**Task:** Reproduce verbatim the items below, from the very first one through the line containing "null KJL (KENNETH JAY LANE)" (that line included), and omit the pictures from your reply.

**Data to examine:**
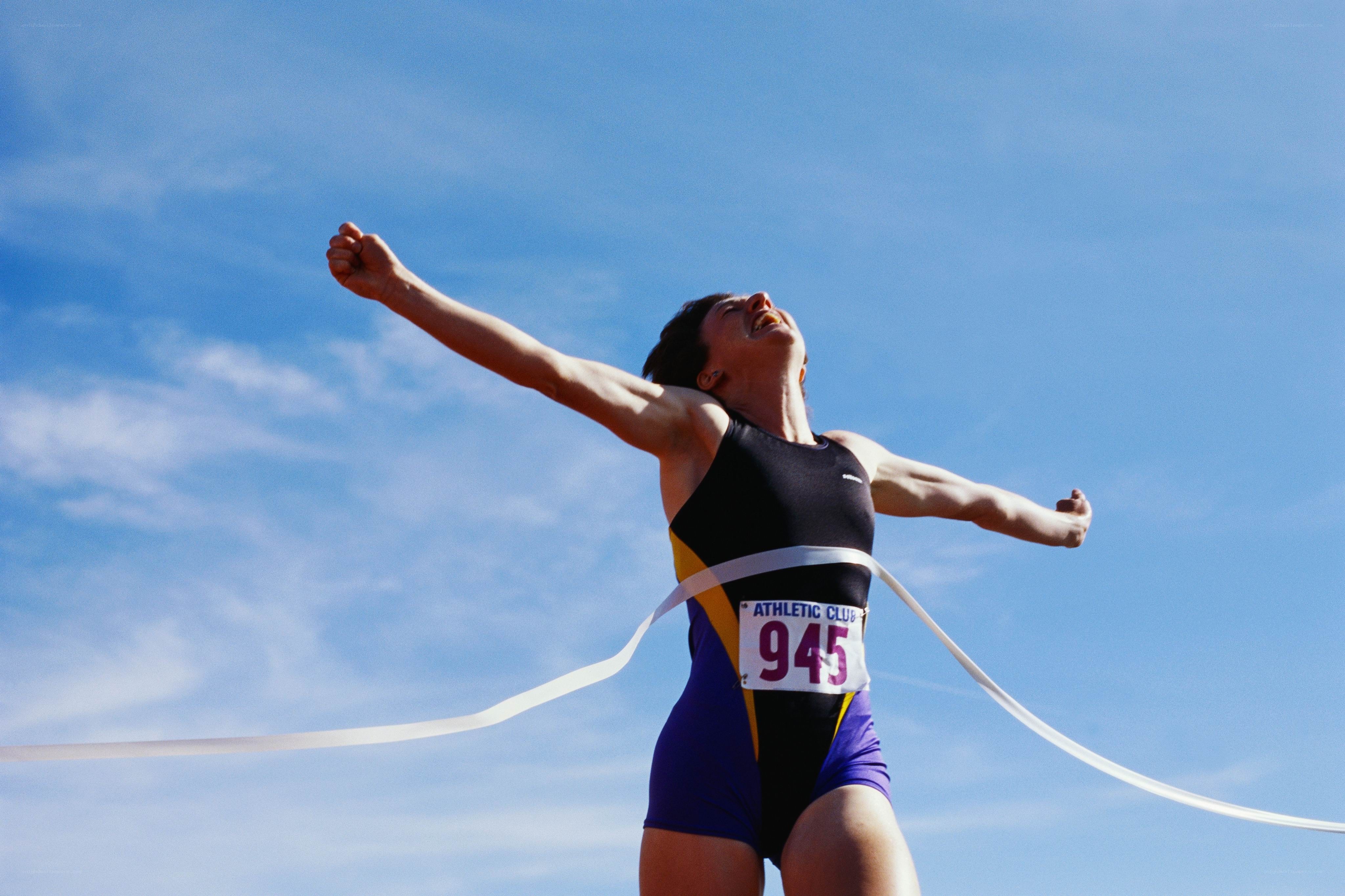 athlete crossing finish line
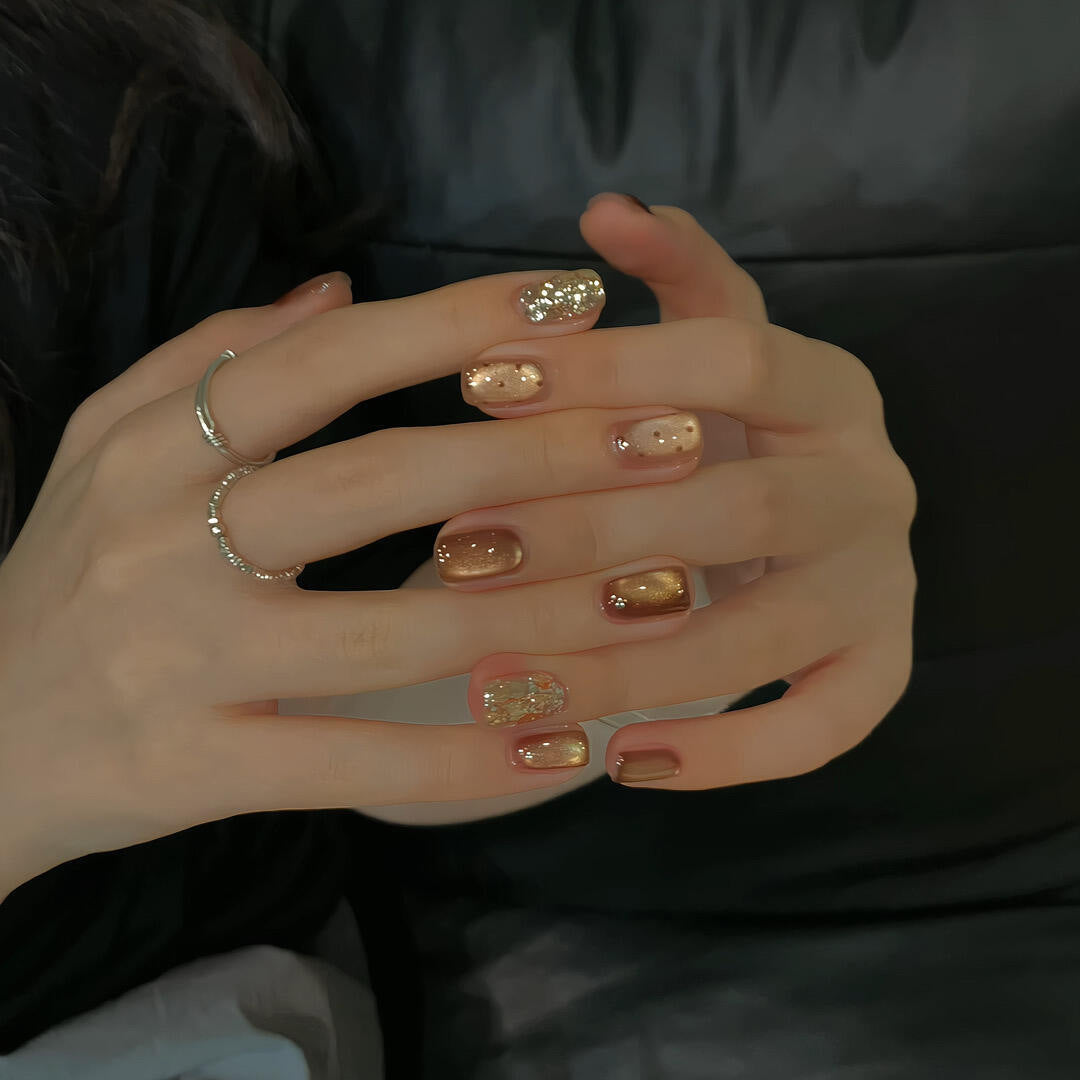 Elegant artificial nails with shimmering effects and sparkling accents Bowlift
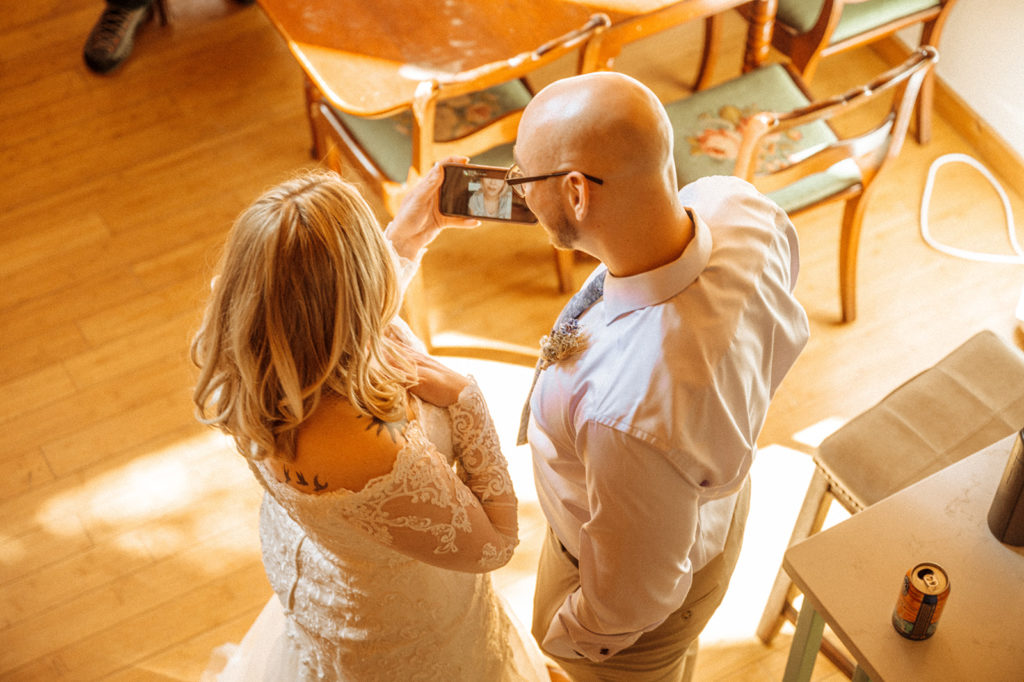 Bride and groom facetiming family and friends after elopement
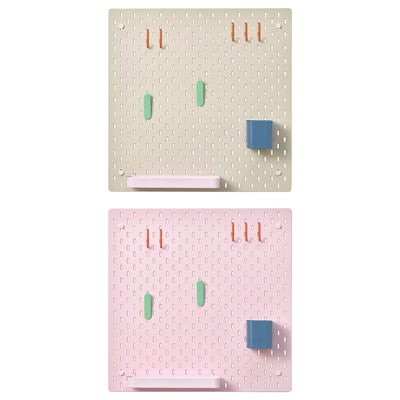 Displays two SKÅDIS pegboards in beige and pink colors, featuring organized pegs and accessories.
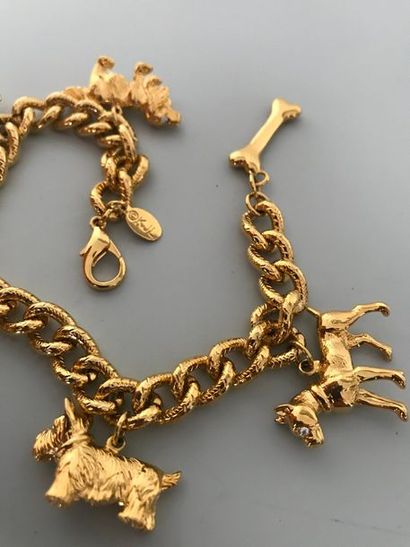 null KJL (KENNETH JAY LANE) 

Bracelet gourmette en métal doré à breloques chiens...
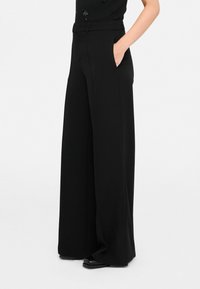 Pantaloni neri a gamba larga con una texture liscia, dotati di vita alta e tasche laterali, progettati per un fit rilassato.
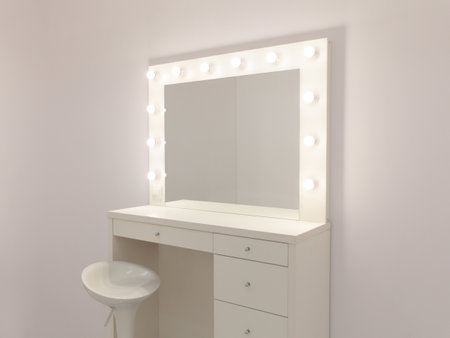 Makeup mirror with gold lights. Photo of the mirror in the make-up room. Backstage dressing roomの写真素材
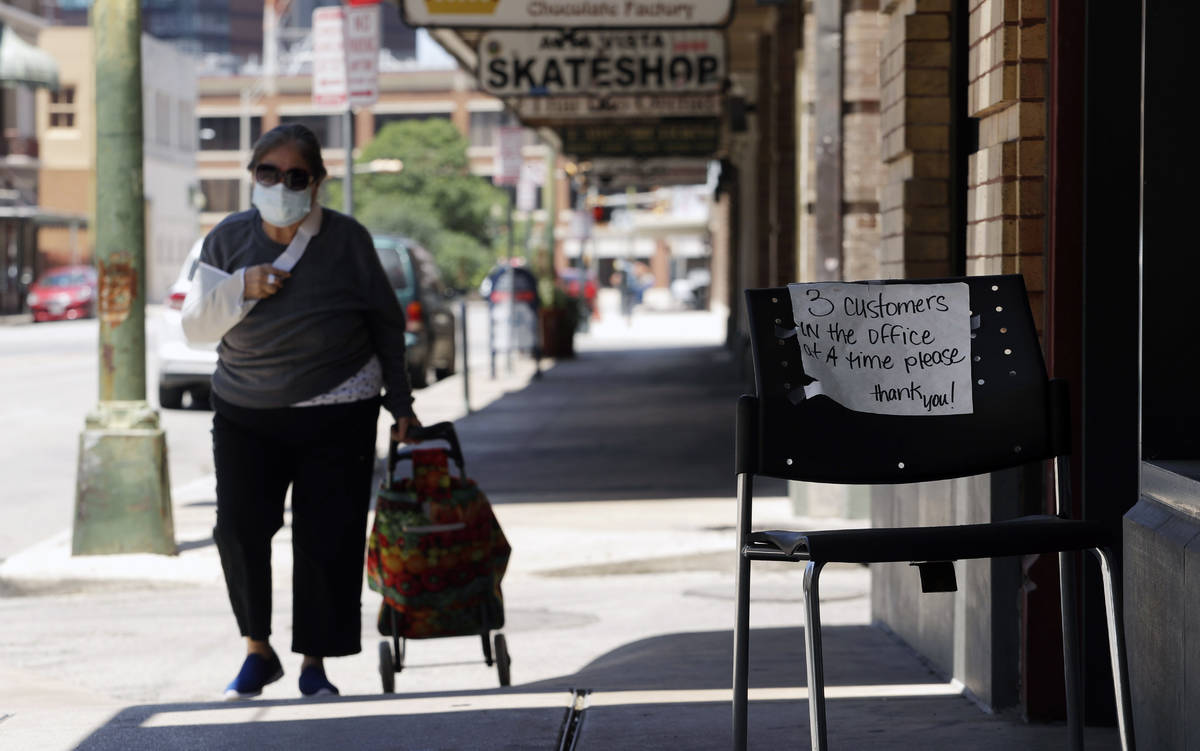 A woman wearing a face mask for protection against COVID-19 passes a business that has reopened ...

**Exercise output:**
 athlete crossing finish line
 Elegant artificial nails with shimmering effects and sparkling accents Bowlift
 Bride and groom facetiming family and friends after elopement
 Displays two SKÅDIS pegboards in beige and pink colors, featuring organized pegs and accessories.
 null KJL (KENNETH JAY LANE) 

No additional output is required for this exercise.